Reproduce the lines of the listing exactly, beginning at the top, until the line with "common name: annamite striped rabbit" has been reproduced too.
────────────────────
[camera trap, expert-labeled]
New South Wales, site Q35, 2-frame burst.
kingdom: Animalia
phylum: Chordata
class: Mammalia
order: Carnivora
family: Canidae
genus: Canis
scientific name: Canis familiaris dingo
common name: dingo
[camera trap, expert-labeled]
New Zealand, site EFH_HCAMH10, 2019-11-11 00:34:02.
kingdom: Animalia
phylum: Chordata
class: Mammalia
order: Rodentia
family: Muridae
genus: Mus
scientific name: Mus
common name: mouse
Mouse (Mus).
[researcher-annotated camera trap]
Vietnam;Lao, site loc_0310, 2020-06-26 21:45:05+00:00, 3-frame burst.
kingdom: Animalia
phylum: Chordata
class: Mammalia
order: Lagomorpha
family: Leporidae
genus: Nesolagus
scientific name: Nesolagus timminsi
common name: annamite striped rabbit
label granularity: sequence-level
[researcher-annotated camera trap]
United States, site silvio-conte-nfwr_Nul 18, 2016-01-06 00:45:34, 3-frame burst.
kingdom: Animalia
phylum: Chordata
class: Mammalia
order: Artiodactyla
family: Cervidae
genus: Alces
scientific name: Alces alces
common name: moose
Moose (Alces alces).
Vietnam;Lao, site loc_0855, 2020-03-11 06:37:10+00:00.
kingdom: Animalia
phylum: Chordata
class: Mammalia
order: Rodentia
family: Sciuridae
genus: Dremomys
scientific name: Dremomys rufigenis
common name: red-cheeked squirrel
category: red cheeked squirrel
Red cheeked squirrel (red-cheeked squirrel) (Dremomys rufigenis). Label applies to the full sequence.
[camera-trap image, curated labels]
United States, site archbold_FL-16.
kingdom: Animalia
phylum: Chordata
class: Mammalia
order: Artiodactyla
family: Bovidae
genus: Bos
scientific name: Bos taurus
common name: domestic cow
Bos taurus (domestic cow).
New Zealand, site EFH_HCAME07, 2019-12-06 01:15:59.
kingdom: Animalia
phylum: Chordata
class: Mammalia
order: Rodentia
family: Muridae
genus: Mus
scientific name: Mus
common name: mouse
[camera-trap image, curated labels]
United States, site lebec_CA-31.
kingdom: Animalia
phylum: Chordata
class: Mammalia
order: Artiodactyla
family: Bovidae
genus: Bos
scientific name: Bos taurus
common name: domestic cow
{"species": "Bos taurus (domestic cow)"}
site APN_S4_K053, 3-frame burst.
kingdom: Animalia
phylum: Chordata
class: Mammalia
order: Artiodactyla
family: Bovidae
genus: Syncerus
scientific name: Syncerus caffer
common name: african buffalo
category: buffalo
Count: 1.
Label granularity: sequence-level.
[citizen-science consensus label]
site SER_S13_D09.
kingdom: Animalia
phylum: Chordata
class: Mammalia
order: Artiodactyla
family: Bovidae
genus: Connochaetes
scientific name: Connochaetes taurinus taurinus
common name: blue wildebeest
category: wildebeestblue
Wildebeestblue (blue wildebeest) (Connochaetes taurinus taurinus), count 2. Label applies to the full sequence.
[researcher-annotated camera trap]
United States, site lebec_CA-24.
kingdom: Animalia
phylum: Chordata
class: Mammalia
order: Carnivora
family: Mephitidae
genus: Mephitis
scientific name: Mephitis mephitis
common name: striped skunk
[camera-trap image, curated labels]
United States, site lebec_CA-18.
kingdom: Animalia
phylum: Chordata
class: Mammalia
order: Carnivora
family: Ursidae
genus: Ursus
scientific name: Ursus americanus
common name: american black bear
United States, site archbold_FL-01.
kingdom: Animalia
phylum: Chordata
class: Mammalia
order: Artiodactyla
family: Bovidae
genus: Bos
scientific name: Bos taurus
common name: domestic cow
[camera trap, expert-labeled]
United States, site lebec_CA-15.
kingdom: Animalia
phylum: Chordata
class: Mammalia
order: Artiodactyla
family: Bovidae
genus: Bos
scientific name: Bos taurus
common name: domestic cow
────────────────────
## EXPECTED ANSWER
[camera trap, expert-labeled]
New South Wales, site Q35, 2-frame burst.
kingdom: Animalia
phylum: Chordata
class: Mammalia
order: Carnivora
family: Canidae
genus: Canis
scientific name: Canis familiaris dingo
common name: dingo
[camera trap, expert-labeled]
New Zealand, site EFH_HCAMH10, 2019-11-11 00:34:02.
kingdom: Animalia
phylum: Chordata
class: Mammalia
order: Rodentia
family: Muridae
genus: Mus
scientific name: Mus
common name: mouse
Mouse (Mus).
[researcher-annotated camera trap]
Vietnam;Lao, site loc_0310, 2020-06-26 21:45:05+00:00, 3-frame burst.
kingdom: Animalia
phylum: Chordata
class: Mammalia
order: Lagomorpha
family: Leporidae
genus: Nesolagus
scientific name: Nesolagus timminsi
common name: annamite striped rabbit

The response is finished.